=== Selection ===
Full tray excavation

Ground vegetation and topsoil is removed to expose firm sub-soil and to form a formation tray to the specified width and depth. The tray should be rectangular in section with vertical sides. The depth of formation tray will depend on the strength of the sub-soil and the likely users of the path, but the final surface level is similar to the original ground level. Carefully store turfs and soil for use elsewhere.

Formation - full tray excavation


Semi-tray excavation

The path surface level is raised above the surrounding ground to aid drainage. Remove vegetation and excavate topsoil to form a tray for part of the total construction thickness. Prior to infilling, use excavated topsoil and stripped turfs to create a formation tray for the remaining thickness required. The tray should be rectangular in section with vertical sides and outer edges of the formation sloping down to the original ground levels.

Formation - semi-tray excavation

Excavate ground vegetation and topsoil to form X metre wide formation tray to maximum depth of X mm below ground levels. The tray should be rectangular in section with vertical sides and level base
Stripped vegetation and excavated topsoil to be cast and spread locally on site, either side of formation tray and landscaped into existing ground levels. If space is limited cart excess materials to suitable location on site for spreading and landscaping
If soft spots are present, excavate the area below formation level until the sub grade is stable. Back fill with lower quality granular sub base material to formation level and compact to refusal


Floated construction

On weak soil (high clay content) the path is ‘floated’ on geotextile (Geotextiles and geogrids). The degree of formation works will depend on soil composition. However, as a minimum, the vegetation and topsoil should be removed to a depth of 50mm to form a shallow tray. This approach is called ‘site strip’. If the soil is very wet and soft (e.g. peat) then the path can be built on a geocomposite laid in the shallow tray. This will provide the extra strength to support the weight of heavy machines, the built path and users. Avoid building the path straight onto vegetated ground as vegetation beneath will rot down causing the path to settle below ground levels – creating an uneven surface and potentially leading to drainage problems.
=== Information given ===
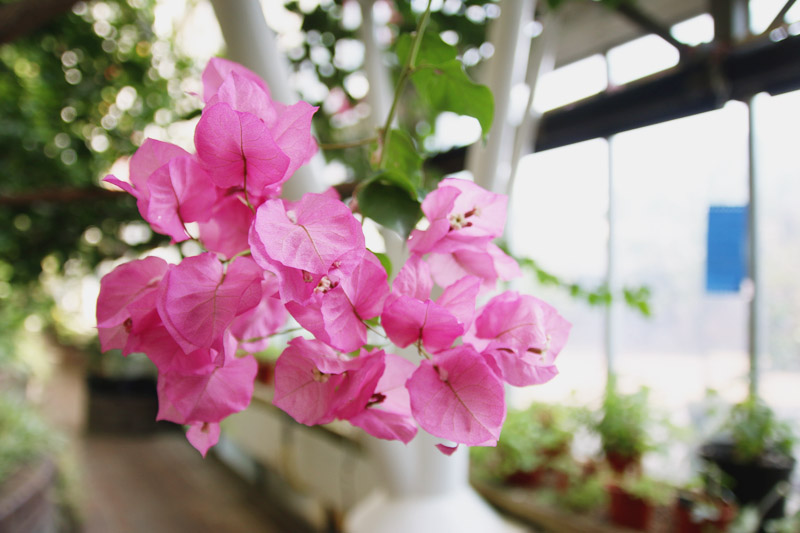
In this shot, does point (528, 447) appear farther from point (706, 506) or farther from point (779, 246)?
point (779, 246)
===
=== Information given ===
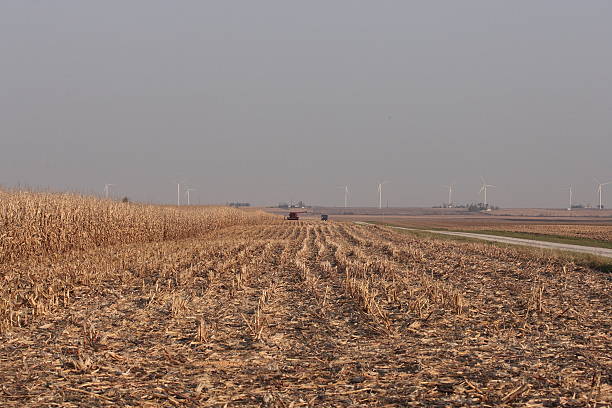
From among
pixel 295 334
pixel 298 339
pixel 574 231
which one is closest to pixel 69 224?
===
=== Information given ===
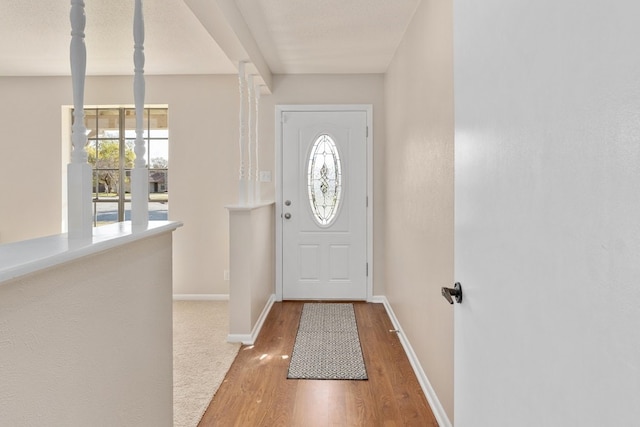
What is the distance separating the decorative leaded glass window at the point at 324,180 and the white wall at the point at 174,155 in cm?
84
===
Problems:
1 – Decide whether each statement agrees with the path excavation text. Answer yes or no for each, and quote the deciding words from the text.
(a) In full tray excavation, the final surface level is similar to the original ground level.
(b) In semi-tray excavation, the path surface sits lower than the surrounding ground.
(c) For floated construction, vegetation and topsoil should be removed to a minimum depth of 100mm.
2 – From the path excavation text, extract everything from "Ground vegetation and topsoil is" down to "for use elsewhere.".

Answers in order:
1 –
(a) Yes: "the final surface level is similar to the original ground level."
(b) No: "The path surface level is raised above the surrounding ground to aid drainage."
(c) No: "as a minimum, the vegetation and topsoil should be removed to a depth of 50mm to form a shallow tray."

2 –
Ground vegetation and topsoil is removed to expose firm sub-soil and to form a formation tray to the specified width and depth. The tray should be rectangular in section with vertical sides. The depth of formation tray will depend on the strength of the sub-soil and the likely users of the path, but the final surface level is similar to the original ground level. Carefully store turfs and soil for use elsewhere.